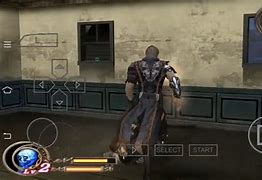 Game God Hand Ppsspp Ukuran Kecil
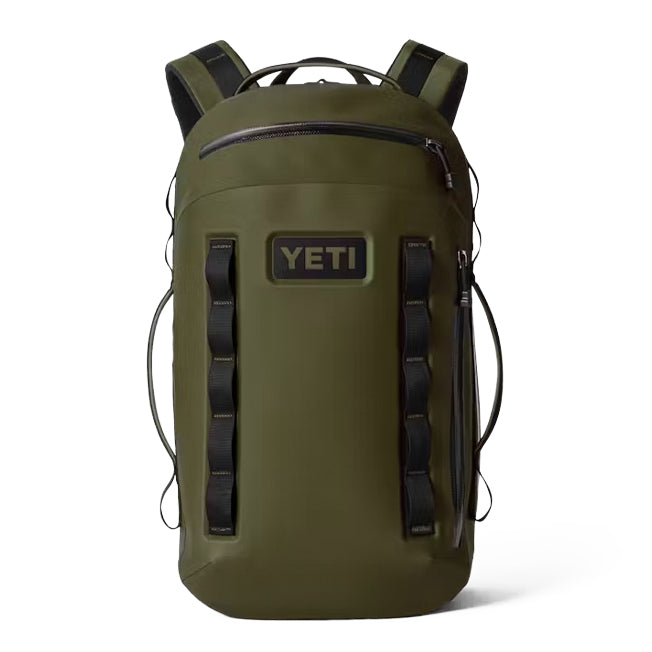 Yeti Cayo Backpack 25L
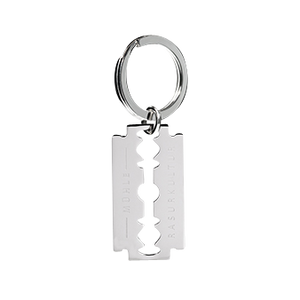 ACCESSORIES- Blade Key Chain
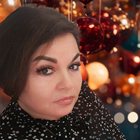 Няня, Санкт-Петербург, улица Маршала Казакова, Сосновая поляна, Татьяна Алексеевна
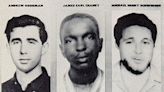 FBI Files Reveal Last Moments in Lives of 3 Civil Rights Workers Murdered in 'Mississippi Burning' Case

******

• [Work instructions] Pictures stay out of the copy. Reproduce exactly the lines from the one containing "Yeti Cayo Backpack 25L" through the last line of the records above, both included.

• [Response to the exercise]
 Yeti Cayo Backpack 25L
 ACCESSORIES- Blade Key Chain
 Няня, Санкт-Петербург, улица Маршала Казакова, Сосновая поляна, Татьяна Алексеевна
 FBI Files Reveal Last Moments in Lives of 3 Civil Rights Workers Murdered in 'Mississippi Burning' Case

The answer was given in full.